ZURICH, June 5 (Reuters) – UBS announced on Monday that it anticipates finalizing its acquisition of Credit Suisse by June 12, forming a large Swiss bank with a $1.6 trillion balance sheet following a government-backed rescue earlier this year.
The completion is subject to the registration statement, which includes the shares to be delivered, being declared effective by the U.S. Securities and Exchange Commission, as well as other remaining closing conditions, UBS added.
“In as early as June 12, 2023, UBS expects to conclude the acquisition of Credit Suisse. At that time, Credit Suisse Group AG will merge into UBS Group AG,” stated UBS in a press release.
Switzerland’s primary bank agreed on March 19 to pay 3 billion Swiss francs ($3.37 billion) and bear up to 5 billion francs in losses for its smaller Swiss counterpart after a loss of customer confidence brought it to the brink of collapse, prompting Swiss authorities to intervene and prevent a broader banking crisis.
Upon completion, Credit Suisse shares and American Depositary Shares (ADS) will be delisted from the SIX Swiss Exchange (SIX) and the New York Stock Exchange (NYSE), UBS added. SIX stated in a separate announcement that Credit Suisse shares could be delisted no earlier than June 13.
Under the all-share takeover, Credit Suisse shareholders will receive one UBS share for every 22.48 shares they currently hold.
This major banking deal since the global financial crisis will establish a group overseeing $5 trillion of assets, instantly granting UBS a leading position in crucial markets that would otherwise require years to achieve.
The mega-bank will employ 120,000 people worldwide, although job cuts have already been announced to capitalize on synergies and reduce costs.
UBS has been hastening to complete the transaction swiftly, aiming to provide greater certainty for Credit Suisse clients and employees and to prevent departures.

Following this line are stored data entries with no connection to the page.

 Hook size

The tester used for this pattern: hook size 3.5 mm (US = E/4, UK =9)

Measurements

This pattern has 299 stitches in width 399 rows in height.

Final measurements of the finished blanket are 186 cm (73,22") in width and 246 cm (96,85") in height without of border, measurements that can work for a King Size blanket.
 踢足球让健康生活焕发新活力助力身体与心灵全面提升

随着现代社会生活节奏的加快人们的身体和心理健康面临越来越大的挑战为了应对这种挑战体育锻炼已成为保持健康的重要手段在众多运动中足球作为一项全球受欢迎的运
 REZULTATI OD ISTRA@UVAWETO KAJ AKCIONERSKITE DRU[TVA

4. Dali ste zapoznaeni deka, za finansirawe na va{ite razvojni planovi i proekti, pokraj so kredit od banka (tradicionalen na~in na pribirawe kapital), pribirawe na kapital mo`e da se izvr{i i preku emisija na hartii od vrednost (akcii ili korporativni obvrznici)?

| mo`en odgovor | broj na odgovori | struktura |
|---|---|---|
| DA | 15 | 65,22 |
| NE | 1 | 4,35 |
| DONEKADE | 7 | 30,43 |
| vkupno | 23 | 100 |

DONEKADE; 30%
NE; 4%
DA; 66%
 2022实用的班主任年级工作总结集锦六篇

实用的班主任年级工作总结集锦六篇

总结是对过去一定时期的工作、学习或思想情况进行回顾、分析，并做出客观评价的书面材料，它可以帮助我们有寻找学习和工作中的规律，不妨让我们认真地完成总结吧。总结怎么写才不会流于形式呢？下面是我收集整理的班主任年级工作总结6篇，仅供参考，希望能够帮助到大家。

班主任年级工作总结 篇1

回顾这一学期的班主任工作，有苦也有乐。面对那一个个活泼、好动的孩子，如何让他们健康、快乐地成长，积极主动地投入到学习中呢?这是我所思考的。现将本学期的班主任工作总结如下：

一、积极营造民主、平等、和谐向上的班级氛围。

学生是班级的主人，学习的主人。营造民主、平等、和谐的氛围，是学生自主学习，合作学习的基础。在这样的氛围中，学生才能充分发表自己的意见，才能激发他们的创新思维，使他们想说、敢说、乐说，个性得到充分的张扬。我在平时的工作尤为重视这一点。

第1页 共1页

The deal received support from 200 billion francs in liquidity assistance from the Swiss central bank, along with the government’s commitment to absorb up to 9 billion francs in losses on top of those borne by UBS.
“We must be clear…this is an acquisition, not a merger,” stated UBS CEO Sergio Ermotti during a financial conference on Friday, cautioning that there would be “painful” cost and job reductions.
There remains uncertainty regarding what UBS will do with Credit Suisse’s Swiss retail bank, which has long been regarded as the group’s “crown jewel.”
Incorporating it into UBS and combining the two banks’ largely overlapping networks could result in significant savings.
However, there has been public pressure to preserve Credit Suisse’s domestic business as a separate entity with its own brand, identity, and workforce, which is crucial.
Ermotti stated on Friday that the bank was still analyzing the situation, although the “base scenario” remains a full integration with UBS, and he would not be swayed by “nostalgia” when deciding how to proceed.
The executive, who was brought back to UBS to oversee the takeover, dismissed concerns that the new bank would be too large for Switzerland, asserting that while scale is important for banks, smaller institutions can also pose problems.
Overall, Ermotti expressed optimism about the challenges ahead.
“I am confident that this will be a remarkable story not only for our shareholders and employees but also for our clients and the financial services industry in Switzerland,” he stated on Friday.